Work task 1
According to the source text, what are the two new nemeses of superbugs?
Work task 2
Extract everything in the source text from "I believe carbon" down to "such huge quantities.".

Source text
- Opening Delimiter -

This was a bit of an interesting story -

Superbugs have two new nemeses: the chestnut tree and LEGO

Alternative approach to reducing danger from infections - preventing the bacteria from releasing toxins, which makes it much cleaner for an immune system to clean them up, with a fun little lego construct doing the job of a much, much more expensive piece of equipment as part of narrowing down the actually effective substance in play.
 
Has it been established that a space elevator would actually be possible to construct using materials we already know how to make? The last I heard, it was more speculative than that, requiring e.g. very long carbon nanotubes that are theoretically possible but not presently manufactured.

Ah, yes, the linked article says exactly that: 'That [making long graphenes] can’t be done yet, he says, adding that “it will be possible in the very near future."'
No, we are currently no-where near the necessary materials. And US$10B is 1-2 orders of magnitude lower than the real costs.
 
No, we are currently no-where near the necessary materials. And US$10B is 1-2 orders of magnitude lower than the real costs.

I believe the maths shows we have materials of sufficient strength to biuld a space elevator.

On Mars. Which I believe presents a bit of a moon issue.
 
Has it been established that a space elevator would actually be possible to construct using materials we already know how to make?
No, we are currently no-where near the necessary materials.

I believe carbon nanotubes and graphene have the theoretical required strength, and we can make them.

But there's two problems, which may not be surmountable (at least any time soon). First is that the quantities required are ginormous, and we don't know how to make nanotubes or graphene in such huge quantities.

- Closing Delimiter -

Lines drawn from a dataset
- Opening Delimiter -

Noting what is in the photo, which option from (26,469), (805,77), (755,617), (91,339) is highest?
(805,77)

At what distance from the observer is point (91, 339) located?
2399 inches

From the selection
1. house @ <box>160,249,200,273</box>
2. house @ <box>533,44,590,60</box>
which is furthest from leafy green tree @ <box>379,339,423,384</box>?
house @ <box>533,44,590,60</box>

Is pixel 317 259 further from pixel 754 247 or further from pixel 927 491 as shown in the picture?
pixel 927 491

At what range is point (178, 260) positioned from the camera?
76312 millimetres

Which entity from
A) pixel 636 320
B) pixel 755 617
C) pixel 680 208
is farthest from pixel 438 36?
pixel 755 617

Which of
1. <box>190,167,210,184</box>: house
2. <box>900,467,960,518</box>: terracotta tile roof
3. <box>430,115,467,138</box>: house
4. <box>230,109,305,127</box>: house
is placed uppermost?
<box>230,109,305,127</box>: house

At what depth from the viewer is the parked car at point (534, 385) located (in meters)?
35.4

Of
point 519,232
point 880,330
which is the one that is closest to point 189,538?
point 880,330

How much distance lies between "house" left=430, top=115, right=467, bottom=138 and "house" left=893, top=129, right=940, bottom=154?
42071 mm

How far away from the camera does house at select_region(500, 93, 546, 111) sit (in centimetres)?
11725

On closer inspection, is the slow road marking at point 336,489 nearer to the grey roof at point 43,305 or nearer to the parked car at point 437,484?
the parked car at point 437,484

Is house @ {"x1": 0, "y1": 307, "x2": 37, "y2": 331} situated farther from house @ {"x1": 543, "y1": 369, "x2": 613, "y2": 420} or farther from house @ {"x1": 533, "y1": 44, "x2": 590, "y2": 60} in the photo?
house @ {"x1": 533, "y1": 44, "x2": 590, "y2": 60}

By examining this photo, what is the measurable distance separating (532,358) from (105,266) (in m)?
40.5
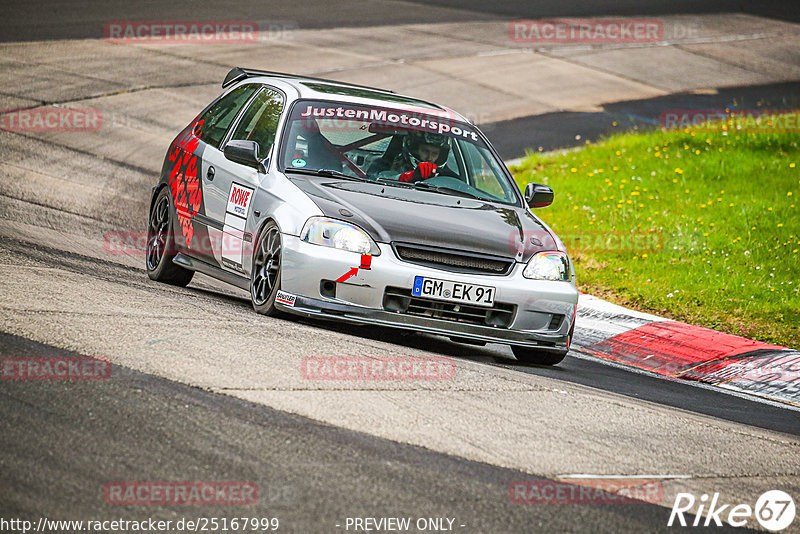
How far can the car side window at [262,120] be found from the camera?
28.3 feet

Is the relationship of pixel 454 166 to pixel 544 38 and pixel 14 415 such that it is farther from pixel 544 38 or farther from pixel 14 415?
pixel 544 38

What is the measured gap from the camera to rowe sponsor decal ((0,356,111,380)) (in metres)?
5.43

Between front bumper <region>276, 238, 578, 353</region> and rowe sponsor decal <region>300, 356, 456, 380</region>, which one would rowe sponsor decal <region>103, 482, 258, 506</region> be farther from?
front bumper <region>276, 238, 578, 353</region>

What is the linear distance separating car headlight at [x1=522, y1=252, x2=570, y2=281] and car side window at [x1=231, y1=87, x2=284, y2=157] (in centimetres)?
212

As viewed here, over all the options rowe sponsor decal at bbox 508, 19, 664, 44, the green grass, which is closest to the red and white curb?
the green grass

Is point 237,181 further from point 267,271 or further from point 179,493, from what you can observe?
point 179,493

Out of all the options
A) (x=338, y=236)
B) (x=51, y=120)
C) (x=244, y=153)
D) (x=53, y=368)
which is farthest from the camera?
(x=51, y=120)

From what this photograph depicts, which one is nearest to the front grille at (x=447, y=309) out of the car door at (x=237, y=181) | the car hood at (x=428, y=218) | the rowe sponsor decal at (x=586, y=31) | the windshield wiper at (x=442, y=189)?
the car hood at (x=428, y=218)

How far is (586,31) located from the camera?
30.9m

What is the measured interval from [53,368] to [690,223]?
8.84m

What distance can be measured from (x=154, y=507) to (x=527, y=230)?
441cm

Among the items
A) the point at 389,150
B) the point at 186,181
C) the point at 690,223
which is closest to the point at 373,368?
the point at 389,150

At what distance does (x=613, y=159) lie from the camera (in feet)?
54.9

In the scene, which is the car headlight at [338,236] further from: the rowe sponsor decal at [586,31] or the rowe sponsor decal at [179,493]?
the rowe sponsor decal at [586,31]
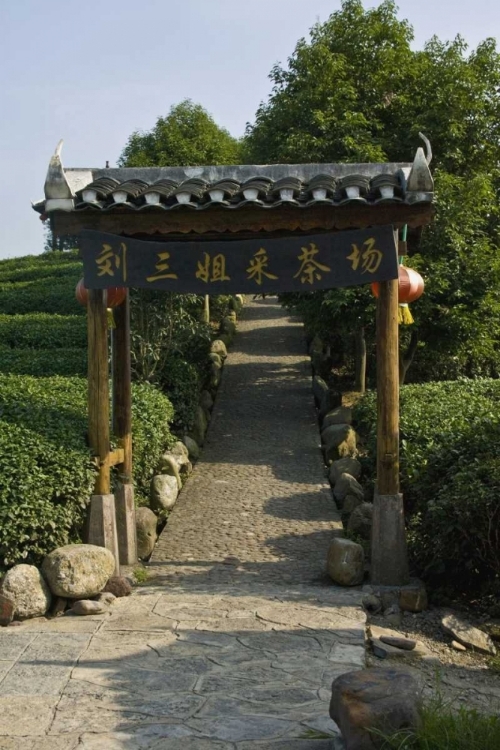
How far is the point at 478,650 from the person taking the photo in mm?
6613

- Closing Delimiter -
- Opening Delimiter -

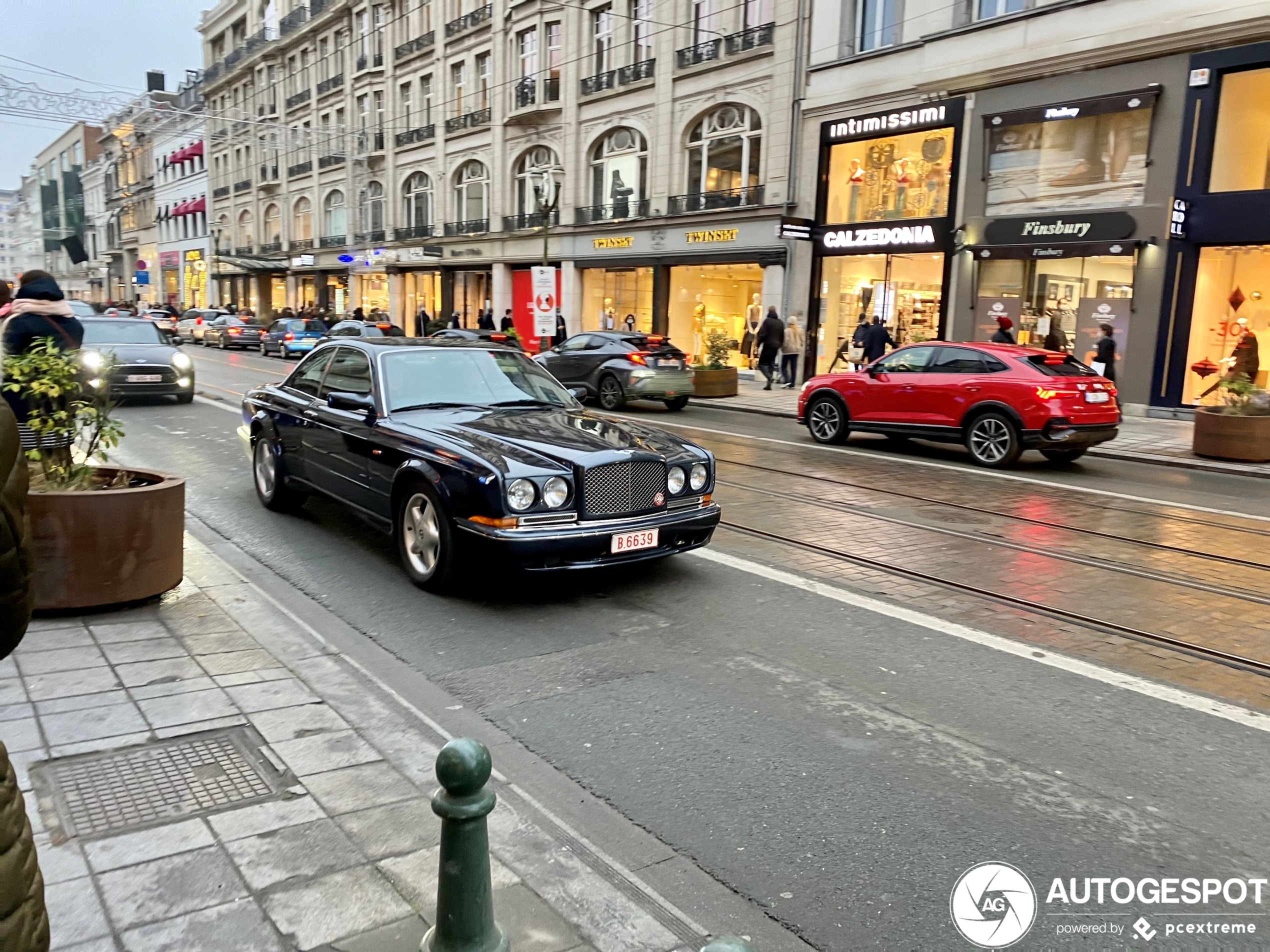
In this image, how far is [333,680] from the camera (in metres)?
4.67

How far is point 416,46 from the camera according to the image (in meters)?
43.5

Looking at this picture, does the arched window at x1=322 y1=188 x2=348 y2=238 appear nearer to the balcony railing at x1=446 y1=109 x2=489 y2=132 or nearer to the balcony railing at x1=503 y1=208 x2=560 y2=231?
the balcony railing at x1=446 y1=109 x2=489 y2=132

- Closing Delimiter -
- Opening Delimiter -

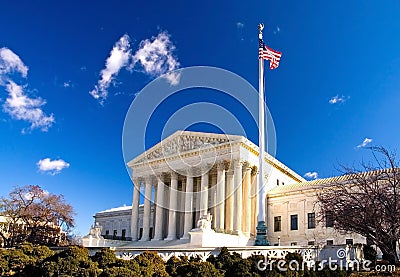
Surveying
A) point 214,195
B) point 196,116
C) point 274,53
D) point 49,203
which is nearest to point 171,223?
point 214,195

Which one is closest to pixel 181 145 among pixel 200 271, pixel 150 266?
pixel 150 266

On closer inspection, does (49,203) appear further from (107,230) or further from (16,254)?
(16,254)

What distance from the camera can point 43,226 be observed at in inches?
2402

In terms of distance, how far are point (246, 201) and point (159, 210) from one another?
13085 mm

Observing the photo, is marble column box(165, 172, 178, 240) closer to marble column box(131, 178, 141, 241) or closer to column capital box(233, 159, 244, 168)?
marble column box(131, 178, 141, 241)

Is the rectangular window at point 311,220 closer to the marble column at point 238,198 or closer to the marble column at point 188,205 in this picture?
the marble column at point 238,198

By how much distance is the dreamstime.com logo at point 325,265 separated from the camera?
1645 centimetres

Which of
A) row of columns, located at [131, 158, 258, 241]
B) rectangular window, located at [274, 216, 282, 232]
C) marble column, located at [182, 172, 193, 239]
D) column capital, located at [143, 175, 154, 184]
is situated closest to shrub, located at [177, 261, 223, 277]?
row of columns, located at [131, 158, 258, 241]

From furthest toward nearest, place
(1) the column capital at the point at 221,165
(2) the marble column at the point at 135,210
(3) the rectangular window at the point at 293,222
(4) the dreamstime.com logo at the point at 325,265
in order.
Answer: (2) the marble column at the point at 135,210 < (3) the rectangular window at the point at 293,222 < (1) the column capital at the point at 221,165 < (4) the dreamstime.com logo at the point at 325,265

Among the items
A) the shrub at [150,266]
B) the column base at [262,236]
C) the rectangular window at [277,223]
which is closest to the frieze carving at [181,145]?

- Closing Delimiter -

Written answer 1
The chestnut tree and LEGO.

Written answer 2
I believe carbon nanotubes and graphene have the theoretical required strength, and we can make them.

But there's two problems, which may not be surmountable (at least any time soon). First is that the quantities required are ginormous, and we don't know how to make nanotubes or graphene in such huge quantities.